» **Records provided**:
BEGIN

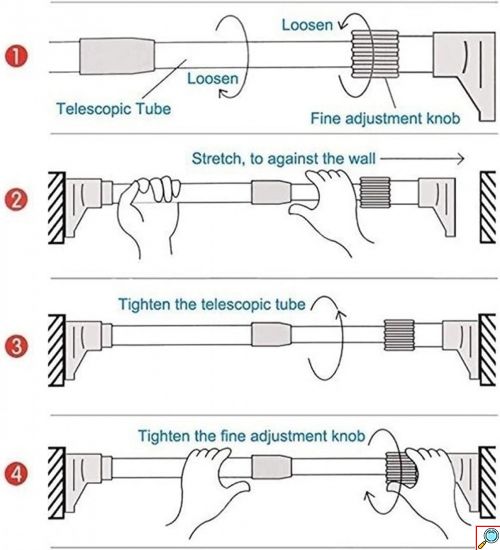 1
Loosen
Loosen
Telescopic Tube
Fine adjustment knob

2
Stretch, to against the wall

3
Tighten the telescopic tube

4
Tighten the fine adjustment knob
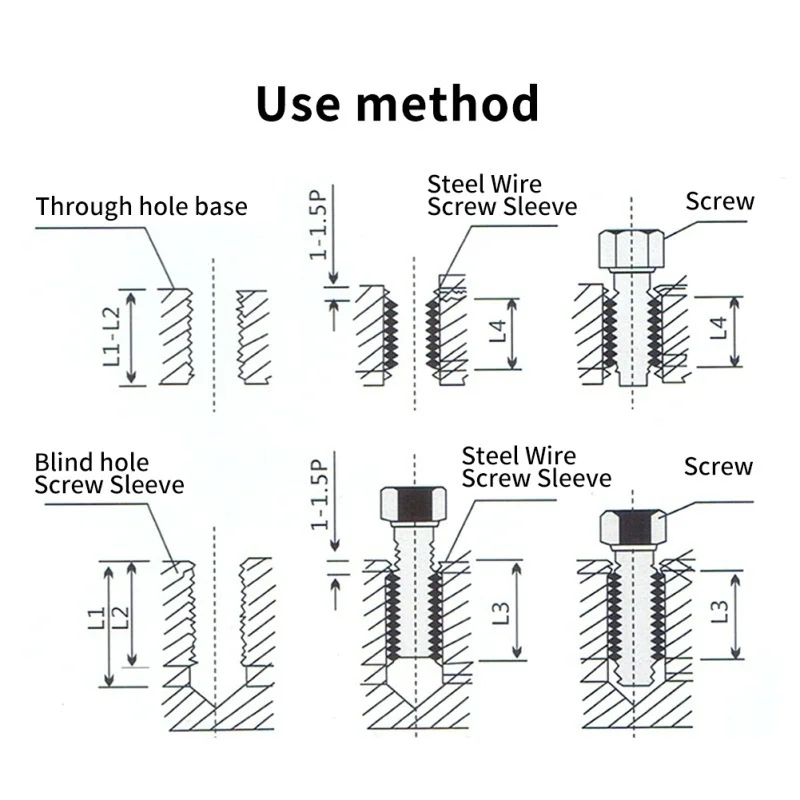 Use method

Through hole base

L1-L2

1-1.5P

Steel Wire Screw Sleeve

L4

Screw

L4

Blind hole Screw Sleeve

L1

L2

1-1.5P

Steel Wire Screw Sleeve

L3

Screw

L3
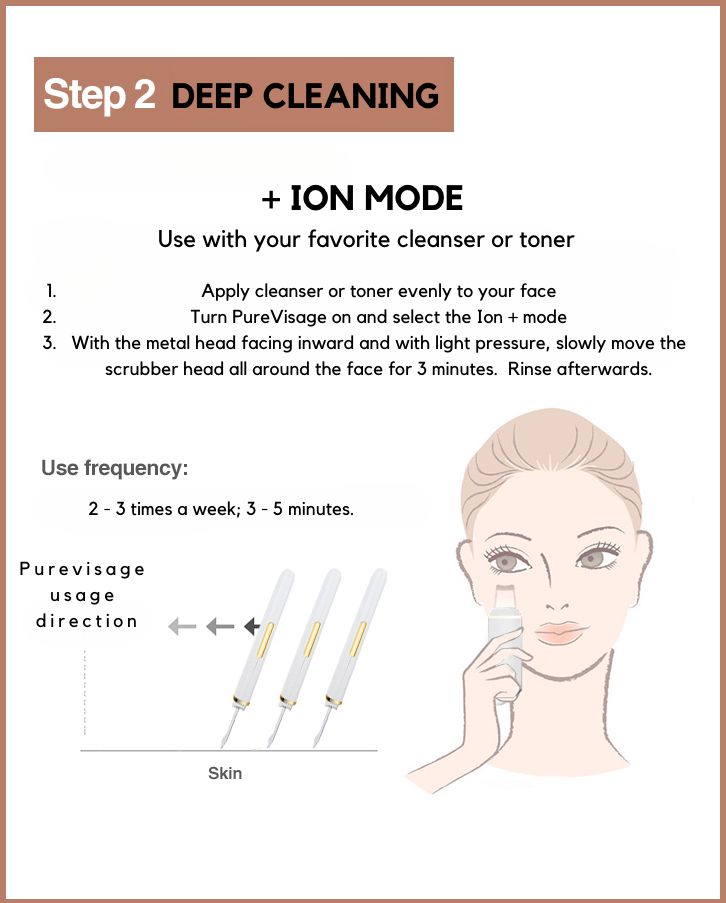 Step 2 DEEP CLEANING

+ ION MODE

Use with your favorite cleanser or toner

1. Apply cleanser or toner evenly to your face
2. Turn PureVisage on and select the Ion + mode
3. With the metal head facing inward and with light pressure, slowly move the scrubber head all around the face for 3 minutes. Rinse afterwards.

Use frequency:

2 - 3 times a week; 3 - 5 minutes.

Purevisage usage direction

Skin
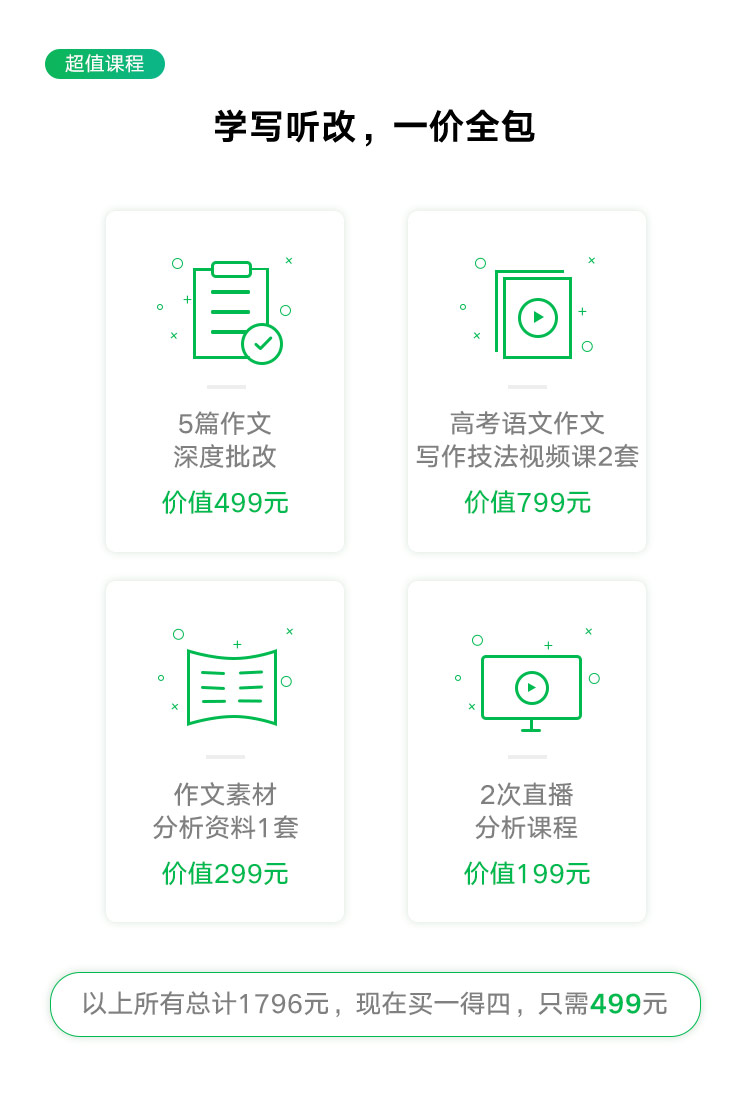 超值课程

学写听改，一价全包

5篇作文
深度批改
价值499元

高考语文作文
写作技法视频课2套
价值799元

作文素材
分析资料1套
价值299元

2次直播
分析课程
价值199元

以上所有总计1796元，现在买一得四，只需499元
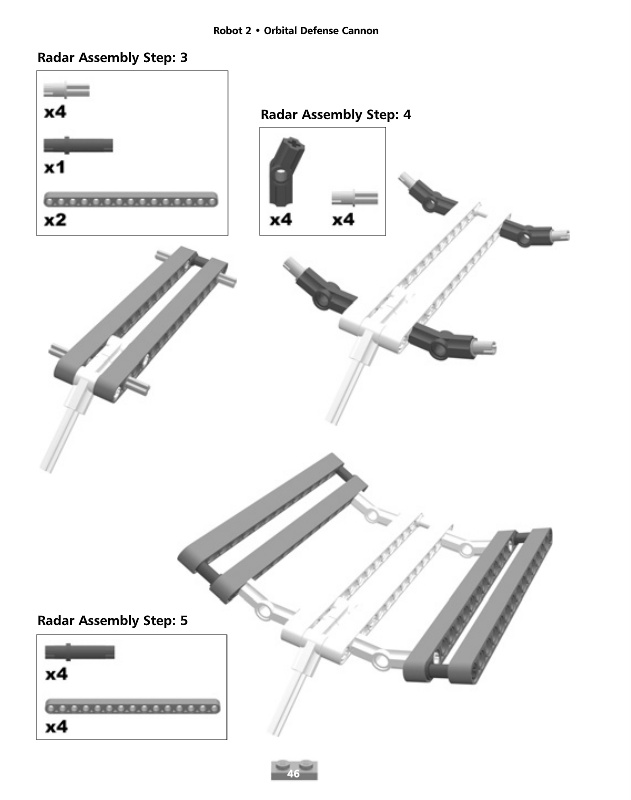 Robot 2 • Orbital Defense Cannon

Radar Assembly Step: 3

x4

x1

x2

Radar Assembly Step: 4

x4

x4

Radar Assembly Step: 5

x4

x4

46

END

» **What to produce**:
Where does the string "face" appear in the records above? Return every line that holds it.

» **Written response**:
1. Apply cleanser or toner evenly to your face
3. With the metal head facing inward and with light pressure, slowly move the scrubber head all around the face for 3 minutes. Rinse afterwards.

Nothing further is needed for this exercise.